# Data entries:
□ □ □ □
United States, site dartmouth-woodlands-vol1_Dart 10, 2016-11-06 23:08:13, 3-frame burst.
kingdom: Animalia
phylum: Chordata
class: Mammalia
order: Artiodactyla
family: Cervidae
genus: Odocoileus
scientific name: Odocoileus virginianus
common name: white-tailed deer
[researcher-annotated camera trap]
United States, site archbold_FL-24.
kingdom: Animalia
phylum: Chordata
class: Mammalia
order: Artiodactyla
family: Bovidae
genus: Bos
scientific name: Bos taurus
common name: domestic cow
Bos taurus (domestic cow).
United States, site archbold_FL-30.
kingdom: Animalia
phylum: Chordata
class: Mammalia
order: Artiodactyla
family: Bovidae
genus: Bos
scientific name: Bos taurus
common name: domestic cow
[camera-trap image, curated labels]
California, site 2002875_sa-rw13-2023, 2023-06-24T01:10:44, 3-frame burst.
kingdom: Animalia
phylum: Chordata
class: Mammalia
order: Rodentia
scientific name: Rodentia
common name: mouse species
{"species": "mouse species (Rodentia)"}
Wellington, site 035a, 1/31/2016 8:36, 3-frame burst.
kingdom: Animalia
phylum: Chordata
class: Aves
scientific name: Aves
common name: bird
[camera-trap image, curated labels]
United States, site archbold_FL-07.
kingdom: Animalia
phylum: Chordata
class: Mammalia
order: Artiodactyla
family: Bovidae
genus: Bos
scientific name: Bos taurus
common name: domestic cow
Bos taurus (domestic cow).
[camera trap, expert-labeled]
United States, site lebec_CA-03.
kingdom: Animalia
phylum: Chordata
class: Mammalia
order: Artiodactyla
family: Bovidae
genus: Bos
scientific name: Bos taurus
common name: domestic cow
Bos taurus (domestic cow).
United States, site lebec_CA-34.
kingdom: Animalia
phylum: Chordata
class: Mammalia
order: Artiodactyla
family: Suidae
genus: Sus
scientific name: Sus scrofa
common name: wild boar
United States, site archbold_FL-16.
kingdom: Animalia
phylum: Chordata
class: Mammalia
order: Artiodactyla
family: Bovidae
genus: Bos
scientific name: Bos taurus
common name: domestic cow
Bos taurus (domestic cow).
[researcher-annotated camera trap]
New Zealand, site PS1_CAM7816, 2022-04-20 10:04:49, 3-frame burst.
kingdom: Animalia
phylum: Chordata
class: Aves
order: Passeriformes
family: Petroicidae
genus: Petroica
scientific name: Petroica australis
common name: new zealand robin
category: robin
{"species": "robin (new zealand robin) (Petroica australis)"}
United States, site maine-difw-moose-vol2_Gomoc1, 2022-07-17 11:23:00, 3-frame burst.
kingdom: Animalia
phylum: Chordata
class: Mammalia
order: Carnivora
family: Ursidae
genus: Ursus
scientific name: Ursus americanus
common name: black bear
□ □ □ □
Write out the complete set of records exactly as given.

United States, site dartmouth-woodlands-vol1_Dart 10, 2016-11-06 23:08:13, 3-frame burst.
kingdom: Animalia
phylum: Chordata
class: Mammalia
order: Artiodactyla
family: Cervidae
genus: Odocoileus
scientific name: Odocoileus virginianus
common name: white-tailed deer
[researcher-annotated camera trap]
United States, site archbold_FL-24.
kingdom: Animalia
phylum: Chordata
class: Mammalia
order: Artiodactyla
family: Bovidae
genus: Bos
scientific name: Bos taurus
common name: domestic cow
Bos taurus (domestic cow).
United States, site archbold_FL-30.
kingdom: Animalia
phylum: Chordata
class: Mammalia
order: Artiodactyla
family: Bovidae
genus: Bos
scientific name: Bos taurus
common name: domestic cow
[camera-trap image, curated labels]
California, site 2002875_sa-rw13-2023, 2023-06-24T01:10:44, 3-frame burst.
kingdom: Animalia
phylum: Chordata
class: Mammalia
order: Rodentia
scientific name: Rodentia
common name: mouse species
{"species": "mouse species (Rodentia)"}
Wellington, site 035a, 1/31/2016 8:36, 3-frame burst.
kingdom: Animalia
phylum: Chordata
class: Aves
scientific name: Aves
common name: bird
[camera-trap image, curated labels]
United States, site archbold_FL-07.
kingdom: Animalia
phylum: Chordata
class: Mammalia
order: Artiodactyla
family: Bovidae
genus: Bos
scientific name: Bos taurus
common name: domestic cow
Bos taurus (domestic cow).
[camera trap, expert-labeled]
United States, site lebec_CA-03.
kingdom: Animalia
phylum: Chordata
class: Mammalia
order: Artiodactyla
family: Bovidae
genus: Bos
scientific name: Bos taurus
common name: domestic cow
Bos taurus (domestic cow).
United States, site lebec_CA-34.
kingdom: Animalia
phylum: Chordata
class: Mammalia
order: Artiodactyla
family: Suidae
genus: Sus
scientific name: Sus scrofa
common name: wild boar
United States, site archbold_FL-16.
kingdom: Animalia
phylum: Chordata
class: Mammalia
order: Artiodactyla
family: Bovidae
genus: Bos
scientific name: Bos taurus
common name: domestic cow
Bos taurus (domestic cow).
[researcher-annotated camera trap]
New Zealand, site PS1_CAM7816, 2022-04-20 10:04:49, 3-frame burst.
kingdom: Animalia
phylum: Chordata
class: Aves
order: Passeriformes
family: Petroicidae
genus: Petroica
scientific name: Petroica australis
common name: new zealand robin
category: robin
{"species": "robin (new zealand robin) (Petroica australis)"}
United States, site maine-difw-moose-vol2_Gomoc1, 2022-07-17 11:23:00, 3-frame burst.
kingdom: Animalia
phylum: Chordata
class: Mammalia
order: Carnivora
family: Ursidae
genus: Ursus
scientific name: Ursus americanus
common name: black bear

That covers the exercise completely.